Chinese scholar (320–387)

Zhu Fatai (竺法汰 (Zhú Fǎtài); AD 320 - 387) was a Chinese Buddhist scholar of the Jin dynasty. He was a disciple of Dao'an and Fotucheng in the ancient city of Ye and taught at Jiankang.

== Biography ==
Born 320, he moved to Jiankang from what is now Yishui in Shandong. As a young man, he had studied with Dao'an at Ye under monk Fotu Cheng. Following his time under Fotucheng, he left Ye in or around 349 and followed Dao'an on his wanderings through the northern and central provinces. Dao'an and his followers were forced to flee to Xiangyang in 365; Dao'an sent Fatai to Jiankang. En route to Jiankang, Fatai fell ill and was treated by the governor of the region, Huan Huo, in Jingzhou, at which several of the disciples held heated debates about the theory of the non-existence of conscious thought; this topic would feature later in Zhu Fatai's only surviving writings.

Zhu Fatai lived in Jiankang during the same period as Zhu Sengfu (c. 300–370), another Buddhist master and teacher who had arrived in Jiankang as a refugee from the north. Zhu Fatai arrived at Waguan Temple (瓦官寺 (Waguansi)) around 365 AD with over forty disciples and was greatly influenced by Zhu Sengfu. Zhu Fatai's public discussions and lectures of the Prajnaparamita were so popular that they were attended by Emperor Jianwen of Jin, other high nobles and courtiers, and thousands of other people from across the region.
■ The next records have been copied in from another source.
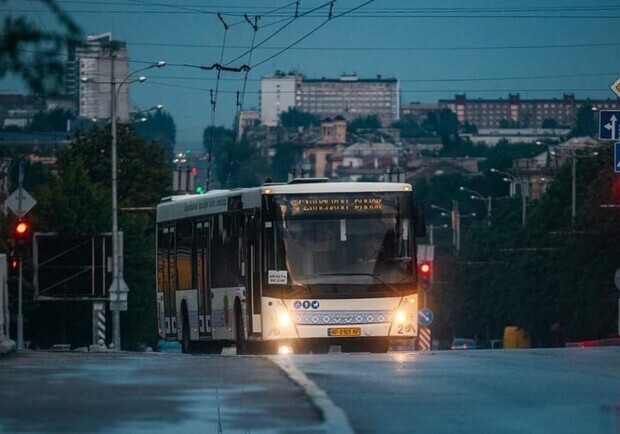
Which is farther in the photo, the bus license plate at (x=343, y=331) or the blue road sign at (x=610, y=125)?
the blue road sign at (x=610, y=125)

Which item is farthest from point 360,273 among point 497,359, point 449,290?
point 449,290

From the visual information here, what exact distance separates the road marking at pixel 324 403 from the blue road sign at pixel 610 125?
49.3 ft

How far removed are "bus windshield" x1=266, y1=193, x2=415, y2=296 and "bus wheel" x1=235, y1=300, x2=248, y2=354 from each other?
1614 mm

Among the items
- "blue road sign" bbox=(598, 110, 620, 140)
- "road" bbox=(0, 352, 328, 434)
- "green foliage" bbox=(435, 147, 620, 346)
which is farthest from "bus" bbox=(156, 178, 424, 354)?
"green foliage" bbox=(435, 147, 620, 346)

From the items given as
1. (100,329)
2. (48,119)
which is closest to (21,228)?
(48,119)

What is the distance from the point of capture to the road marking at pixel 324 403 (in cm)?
1246

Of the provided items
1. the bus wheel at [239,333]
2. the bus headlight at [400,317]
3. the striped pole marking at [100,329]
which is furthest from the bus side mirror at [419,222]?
the striped pole marking at [100,329]

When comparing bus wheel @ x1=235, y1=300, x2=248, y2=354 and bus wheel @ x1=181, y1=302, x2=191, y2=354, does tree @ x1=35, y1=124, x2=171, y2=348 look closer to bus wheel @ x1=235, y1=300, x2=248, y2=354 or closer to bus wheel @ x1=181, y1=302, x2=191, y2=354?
bus wheel @ x1=181, y1=302, x2=191, y2=354

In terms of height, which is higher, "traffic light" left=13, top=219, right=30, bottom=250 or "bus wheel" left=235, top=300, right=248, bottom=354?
"traffic light" left=13, top=219, right=30, bottom=250

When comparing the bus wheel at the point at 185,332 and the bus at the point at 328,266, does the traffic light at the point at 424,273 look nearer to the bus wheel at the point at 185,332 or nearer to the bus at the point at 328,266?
the bus wheel at the point at 185,332

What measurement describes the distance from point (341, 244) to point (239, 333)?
8.77 ft

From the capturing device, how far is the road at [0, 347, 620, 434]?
1271 centimetres

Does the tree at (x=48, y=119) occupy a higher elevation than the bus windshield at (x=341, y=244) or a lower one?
higher

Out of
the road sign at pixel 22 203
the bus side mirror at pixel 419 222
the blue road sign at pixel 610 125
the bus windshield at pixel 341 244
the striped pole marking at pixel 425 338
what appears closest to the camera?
the bus windshield at pixel 341 244
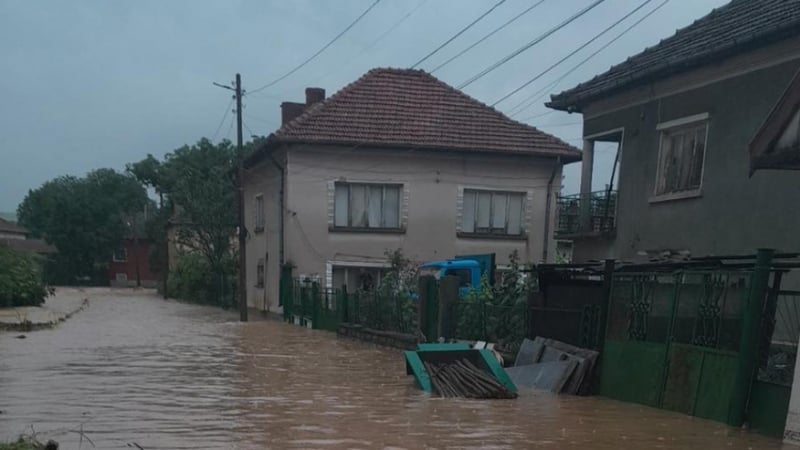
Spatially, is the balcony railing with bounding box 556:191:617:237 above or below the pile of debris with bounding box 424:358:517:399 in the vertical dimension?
above

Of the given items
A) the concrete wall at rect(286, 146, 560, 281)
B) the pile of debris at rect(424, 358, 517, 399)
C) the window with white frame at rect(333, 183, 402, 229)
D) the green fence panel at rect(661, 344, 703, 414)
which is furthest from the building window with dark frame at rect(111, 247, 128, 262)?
the green fence panel at rect(661, 344, 703, 414)

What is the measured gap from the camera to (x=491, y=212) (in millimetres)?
24250

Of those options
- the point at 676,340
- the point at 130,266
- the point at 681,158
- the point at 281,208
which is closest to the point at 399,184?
the point at 281,208

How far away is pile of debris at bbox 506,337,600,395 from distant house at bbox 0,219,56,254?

Like Dao'an, Zhu Fatai had an interest in monastic life; under his organization, Waguan grew from a small temple to one of the largest and most important monasteries in Jiankang. Zhu Fatai resided at Waguan for two decades, where he was one of the most well respected and well connected scholars and monks in the capital.

=== Legacy ===
As students of secular works, Zhu Fatai's disciples included Tanyi and Tan'er, both experts of Laozi and I Ching. One of his early students was a young Daosheng, one of the foremost scholars of his lifetime. Zhu Fatai was also the teacher of Zhu Daoyi (d. 401), who founded the Huahu school.